John Muir (1838 – 1914), naturalista e scrittore scozzese.

TRAMA: America Settentrionale, inizio del XIX secolo. Hugh Glass fa parte di una spedizione alla ricerca di pelli e pellicce da commercio. Il gruppo subisce diverse peripezie, che porteranno i suoi compagni a una dura scelta…
Basato sul romanzo omonimo del 2003 di Michael Punke e parzialmente ispirato alla vita del cacciatore Hugh Glass.

RECENSIONE: Per la regia e sceneggiatura di Alejandro González Iñárritu, Revenant è un film molto più “sensoriale” che narrativo, in cui la trama ha sì importanza ma cede talvolta il passo alla evocatività delle immagini e alle emozioni che esse veicolino.

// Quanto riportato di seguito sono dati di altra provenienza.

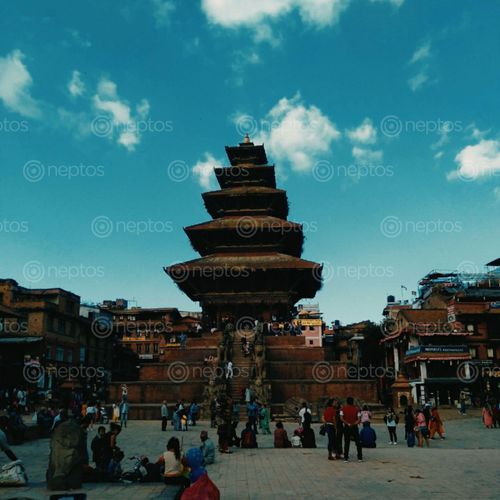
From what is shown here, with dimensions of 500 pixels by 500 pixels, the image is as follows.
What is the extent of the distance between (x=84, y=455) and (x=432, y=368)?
4143 centimetres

Revenant è infatti un western crepuscolare connotato da un notevole impatto sensoriale, e attraverso cui si sottolinei come l’essere umano, attraverso appunto i cinque sensi, sia in grado di ricevere informazioni dall’ambiente circostante e di adeguarsi ad esso.

È ironico evidenziare questo fattore: la società occidentale moderna è basata in maniera preponderante sulle immagini (televisione, pubblicità, internet, social network) quindi sulla vista, e inoltre stiamo parlando di un film, opera artistica per sua natura basata sull’elemento visivo. In questa pellicola si assiste però ad una notevole esaltazione dell’elemento naturale e sensoriale nella sua globalità, che porta ad una efficace immersione dello spettatore nell’ambientazione dell’opera stessa.

Attraverso le riprese, la fotografia e le musiche (di Ryūichi Sakamoto), il Nord Dakota della prima metà ‘800 emerge come isola dal mare, trasportando efficacemente l’attenzione e la mente del pubblico in un altro mondo e in un altro tempo.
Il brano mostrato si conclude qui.